En 2011, Julien Weiss et l'Ensemble Al-Kindî créent un important projet œcuménique sous la forme d'un Stabat Mater Dolorosa, qui est un hommage tout à la fois chrétien et musulman à la figure de Marie, avec un chœur orthodoxe grec, des chanteurs de Damas et d'Istanbul et la chanteuse libanaise Rania Younes[1].

Malgré la mort de son fondateur et directeur Julien Jalâl Eddine Weiss en 2015 et la Guerre en Syrie, l'ensemble continue de se produire sur scène[3].

Musiciens ayant collaboré avec Al-Kindî[modifier | modifier le code]

Instrumentistes[modifier | modifier le code]

  • Julien Jalâl Eddine Weiss (mort en 2015), joueur de qanûn et directeur de l'ensemble, depuis 1983.
  • Adel Shams El Din, maître égyptien du riqq (percussion), depuis 1984.
  • Mohamed Saada (mort en 2005), flutiste tunisien de nay et musicologue, depuis 1986.
  • Abd al Salam Safar (mort en 1999), maître du taqsim syrien et joueur de nay, depuis 1989.
  • Zyad Qadi-Amin, flutiste de Damas, depuis 1992.
  • Mohamed Qadri Dalal, maître syrien du ud d'Alep, depuis 1993.
  • Mohamed Gomar maître irakien du djoza (vielle à archet) de Bagdad, depuis 1998.
  • Ozer Ozel, maître du luth tanbur ottoman et enseignant à l'université Yeldiz d'Istanbul, depuis 1997.
  • Alem Kasimov, maître du tar azéri de Bakou, depuis 2006.
  • Mehmet Refik Kaya, maître turc du rabâb soufi et ottoman, depuis 2009.
  • Osman Oksuzoglu, maître turc du kudüm ottoman, depuis 2009.
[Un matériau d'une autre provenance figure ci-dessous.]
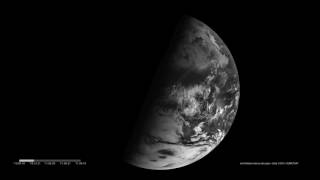 Watch the equinoxes and solstices from space in this amazing timelapse [upl. by Odranoel]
Chanteurs[modifier | modifier le code]

L'Ensemble Al-Kindî accueille depuis 1990 de nombreux chanteurs solistes :

  • Sheikh Hamza Shakkûr (mort en 2008) et sa chorale des mounshid-s de la grande mosquée des Omeyyades de Damas (Syrie).
  • Sabri Moudallal, muezzin compositeur de chant religieux de la grande mosquée d'Alep (Syrie).
  • Adîb Al-Dâyikh (mort en 2000), récitant de ghazal (poésie d'amour) d'Alep (Syrie).
  • Sheikh Habboush, le chef de la zawiya qaderiya (confrérie soufie) d'Alep et sa chorale de mounshidin (Syrie).
  • Omar Sarmini, maître de la qaçidah et du mouwashah alepin (Syrie).
  • Huseyn Ismail Al Azami, maître du Maqam classique de Bagdad (Irak).
  • Dogan Dikmen, chant classique ottoman, professeur à l'université Yeldiz et membre de l'orchestre de la T.R.T. d'Istanbul (Turquie).
  • Bekir Buyukbas, hafiz et muezzin chef des muezzins de la mosquée du Sultan Fethi d'Istanbul (Turquie).
  • Lotfi Bouchnak, chanteur de malouf de Tunis (Tunisie).
  • Constantin Angelidis, chantre de la chorale byzantine Tropos d'Athènes (Grèce).